EXERCISE DIRECTIONS
Look for "New Zealand, site" in the listing below, then copy exactly the line it appears in and all lines after it to the end, and nothing more.

DATA
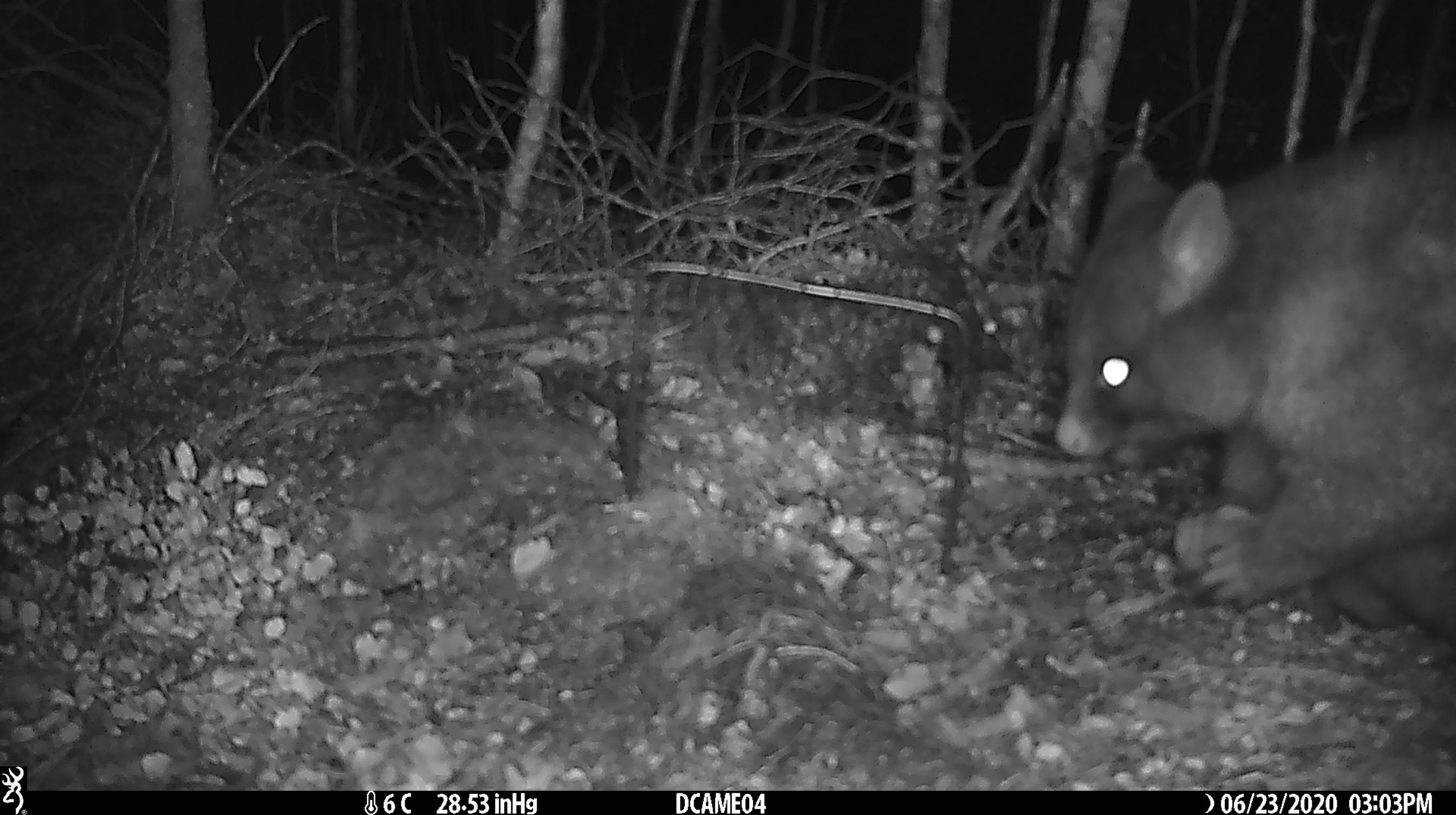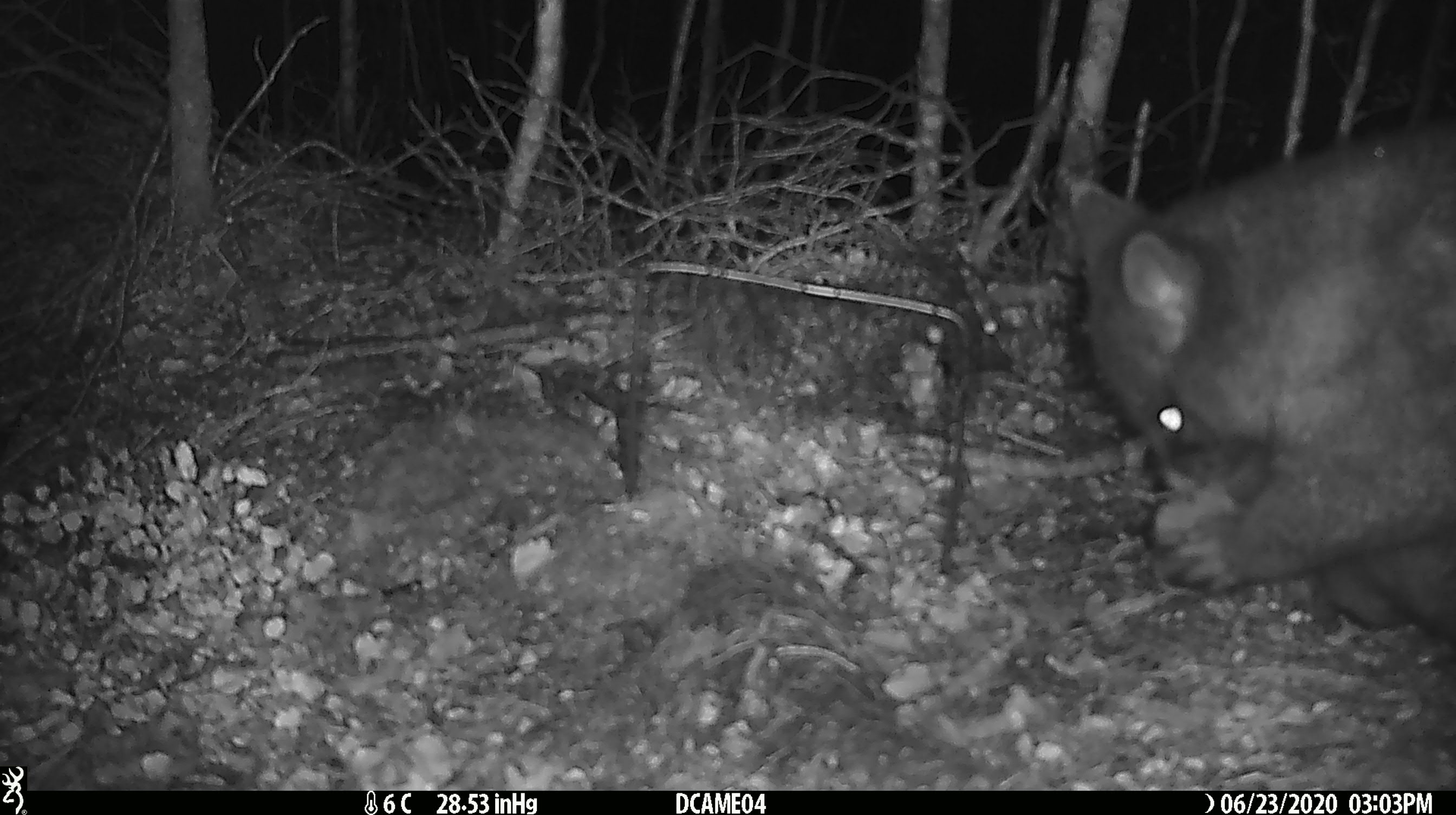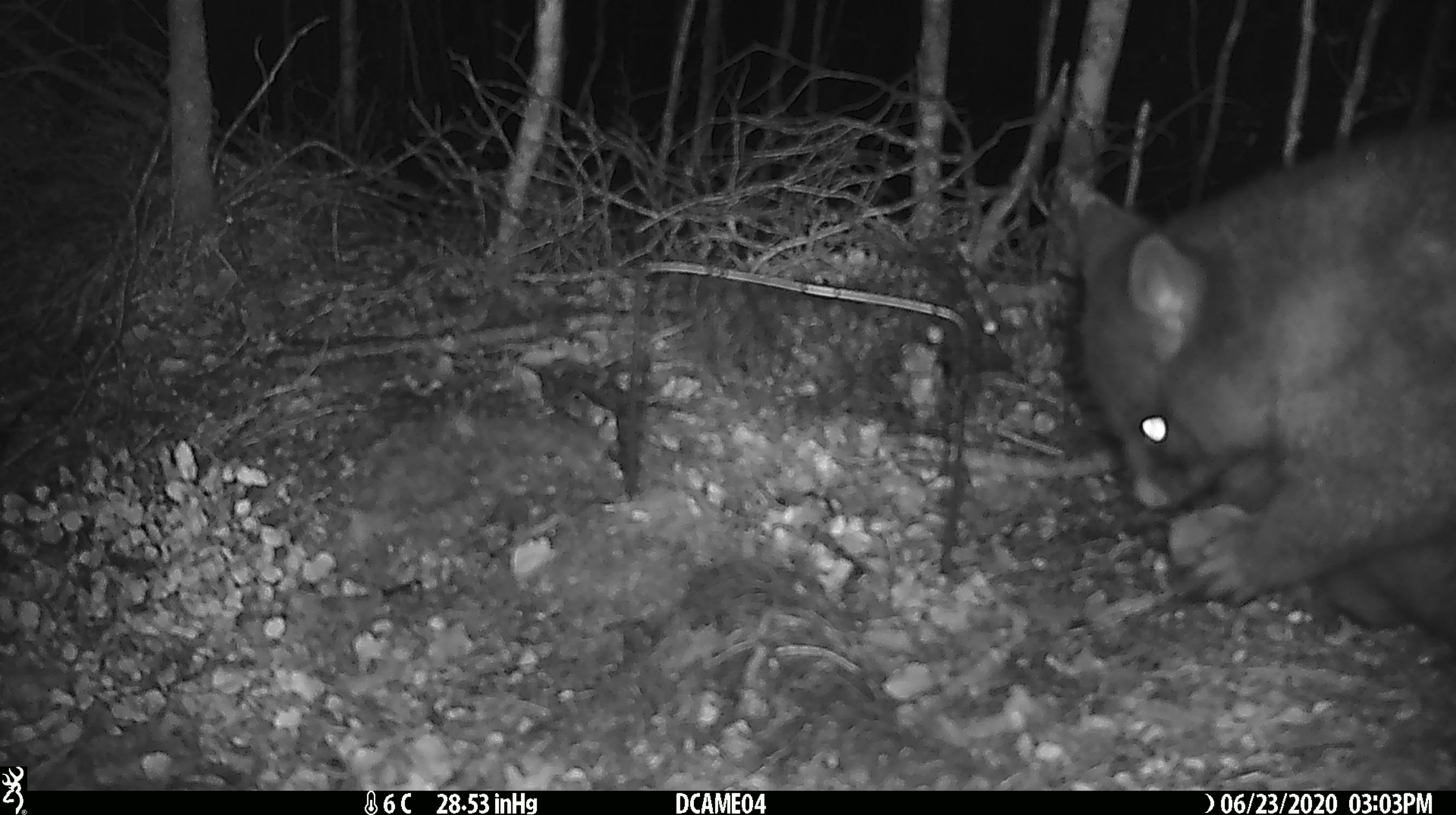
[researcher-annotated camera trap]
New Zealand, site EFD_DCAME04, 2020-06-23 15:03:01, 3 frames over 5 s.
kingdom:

TASK ANSWER
New Zealand, site EFD_DCAME04, 2020-06-23 15:03:01, 3 frames over 5 s.
kingdom:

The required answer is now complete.